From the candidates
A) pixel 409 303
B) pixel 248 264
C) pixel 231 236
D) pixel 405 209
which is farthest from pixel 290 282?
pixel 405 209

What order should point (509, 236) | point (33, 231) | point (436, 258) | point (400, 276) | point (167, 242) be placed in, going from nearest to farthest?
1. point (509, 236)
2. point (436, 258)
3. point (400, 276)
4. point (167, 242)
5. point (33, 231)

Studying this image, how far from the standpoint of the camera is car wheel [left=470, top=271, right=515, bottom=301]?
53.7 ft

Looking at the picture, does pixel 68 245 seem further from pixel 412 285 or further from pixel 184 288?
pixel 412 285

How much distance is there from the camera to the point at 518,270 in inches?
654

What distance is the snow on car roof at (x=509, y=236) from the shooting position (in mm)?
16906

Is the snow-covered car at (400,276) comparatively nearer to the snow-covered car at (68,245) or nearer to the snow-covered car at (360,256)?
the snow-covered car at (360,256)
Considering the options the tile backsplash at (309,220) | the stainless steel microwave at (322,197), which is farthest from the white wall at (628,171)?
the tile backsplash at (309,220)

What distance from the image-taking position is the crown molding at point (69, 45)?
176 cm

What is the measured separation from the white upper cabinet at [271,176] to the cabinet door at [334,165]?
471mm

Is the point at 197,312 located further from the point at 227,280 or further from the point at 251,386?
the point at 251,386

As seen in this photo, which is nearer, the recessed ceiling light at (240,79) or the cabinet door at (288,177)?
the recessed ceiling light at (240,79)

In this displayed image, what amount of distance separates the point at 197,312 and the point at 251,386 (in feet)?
-----
*Problem to work on*. Can you put every line of the records above into a numbered list, leaving out the blank lines?

*Finished answer*.
1. From the candidates
2. A) pixel 409 303
3. B) pixel 248 264
4. C) pixel 231 236
5. D) pixel 405 209
6. which is farthest from pixel 290 282?
7. pixel 405 209
8. What order should point (509, 236) | point (33, 231) | point (436, 258) | point (400, 276) | point (167, 242) be placed in, going from nearest to farthest?
9. 1. point (509, 236)
10. 2. point (436, 258)
11. 3. point (400, 276)
12. 4. point (167, 242)
13. 5. point (33, 231)
14. Studying this image, how far from the standpoint of the camera is car wheel [left=470, top=271, right=515, bottom=301]?
15. 53.7 ft
16. Looking at the picture, does pixel 68 245 seem further from pixel 412 285 or further from pixel 184 288?
17. pixel 412 285
18. How much distance is there from the camera to the point at 518,270 in inches?
19. 654
20. What distance is the snow on car roof at (x=509, y=236) from the shooting position (in mm)?
21. 16906
22. Is the snow-covered car at (400,276) comparatively nearer to the snow-covered car at (68,245) or nearer to the snow-covered car at (360,256)?
23. the snow-covered car at (360,256)
24. Considering the options the tile backsplash at (309,220) | the stainless steel microwave at (322,197), which is farthest from the white wall at (628,171)?
25. the tile backsplash at (309,220)
26. What distance from the image-taking position is the crown molding at point (69, 45)?
27. 176 cm
28. What is the measured separation from the white upper cabinet at [271,176] to the cabinet door at [334,165]?
29. 471mm
30. Is the point at 197,312 located further from the point at 227,280 or further from the point at 251,386?
31. the point at 251,386
32. As seen in this photo, which is nearer, the recessed ceiling light at (240,79) or the cabinet door at (288,177)?
33. the recessed ceiling light at (240,79)
34. In this displayed image, what amount of distance separates the point at 197,312 and the point at 251,386 (in feet)?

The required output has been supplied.